Does there exist a continuous partition of the sphere into sets of cardinality 4?

Define $X^{\{n\}}:=\{A\subseteq X:|A|=n\}$, the set of subsets of cardinality $n$. If $X$ is a topological space, $X^{\{n\}}$ can be given a topology by considering it to be a quotient of $X^n$ minus the extended diagonal.

Define a continuous $n$-partition of a space $X$ to be a partition of $X$ into sets of cardinality $n$ such that the associated function $X\to X^{\{n\}}$, sending $x$ to the element of the partition that contains it, is continuous.

(The notation and terminology is my own. I don't know if there is standard notation or terminology for these.)

Does there exist a continuous $4$-partition of the sphere?

My assumption is no, because most obvious $4$-partitions fail.
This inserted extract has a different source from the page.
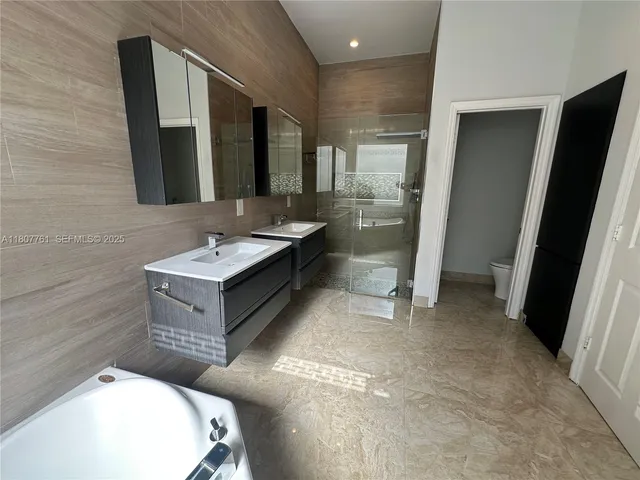 a living room with fireplace furniture and a chandelier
If we could find a $2$-partition (also known as a fixed-point-free involution) of the projective plane ${\rm\Bbb RP}^2$, we'd be golden, since each element of ${\rm\Bbb RP}^2$ corresponds to an antipodal pair of the sphere $S^2$, but this is impossible by the Lefschetz fixed point theorem.
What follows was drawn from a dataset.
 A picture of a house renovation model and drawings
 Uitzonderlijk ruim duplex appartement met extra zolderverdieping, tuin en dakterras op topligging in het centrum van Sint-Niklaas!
There's probably some simple algebraic topology solution for this, but unfortunately, I am unskilled in algebraic topology.

For a further conjecture, I believe $S^2$ has size $2$ mod $4$, in the following sense: if $k$ points are deleted from $S^2$, then the result has a continuous $4$-partition iff $k\equiv2 \pmod{4}$.

Solution 1:

Let $X$ be a manifold and suppose $f:X\to X^{\{n\}}$ is a continuous $n$-partition. Let $p:X\to Y$ be the quotient map associated to this partition of $X$. I claim that in fact $p$ is a covering map. (Conversely, it is easy to see that any partition that comes from an $n$-sheeted covering map is continuous.)

To prove this, let $y\in Y$, so $y=\{x_1,\dots,x_n\}$ is an $n$-element subset of $X$. Let $U_1,\dots,U_n$ be pairwise disjoint neighborhoods of $x_1,\dots,x_n$. Then there is an open subset $U$ of $X^{\{n\}}$, consisting of sets which contain exactly one element from each $U_i$, and the topology of $U$ is just the product topology when you identify it with $\prod U_i$. By continuity of $f$, there is an open neighborhood $V_1\subseteq U_1$ of $x_1$ such that $f(V_1)\subseteq U$. Restricting $f$ to a map $V_1\to U\cong \prod U_i$, we can think of it as a collection of continuous maps $f_i:V_1\to U_i$ for each $i$. Since $f$ is a partition, each $f_i$ is injective. By invariance of domain (this is the one place we are using the assumption that $X$ is a manifold), this means $f_i(V_1)$ is open for each $i$ and $f_i$ is a homeomorphism $V_1\to f_i(V_1)$. Let us write $V_i=f_i(V_1)$.

So, we have open neighborhoods $V_1,\dots,V_n$ of $x_1,\dots,x_n$ and homeomorphisms $f_i:V_1\to V_i$ such that our partition just splits $\bigcup V_i$ into the sets of the form $\{f_1(x),f_2(x),\dots,f_n(x)\}$ for each $x\in V_1$. So, the set $W=p(V_1)=p(V_2)=\dots=p(V_n)$ is an open neighborhood of $p$ in $Y$, and it is evenly covered by $p$, with $p^{-1}(W)=\bigcup V_i$ and $p$ mapping each $V_i$ to $W$ homeomorphically.

In particular, in the case of $S^2$, a continuous $n$-partition would give a surface that has $S^2$ as an $n$-sheeted covering space. By the classification of surfaces, this is possible for only $n=1,2$.

Furthermore, if you have a continuous $n$-partition of an $k$-times punctured sphere $X$, this gives an $n$-sheeted covering map $p:X\to Y$. The space $Y$ must then be a connected surface with finitely generated fundamental group, and thus is a surface of finite type (you can show it has finitely many ends and its end compactification is a closed surface). It follows that $\chi(X)=n\chi(Y)$. Since $\chi(X)=2-k$, this means $k$ must be $2$ mod $n$.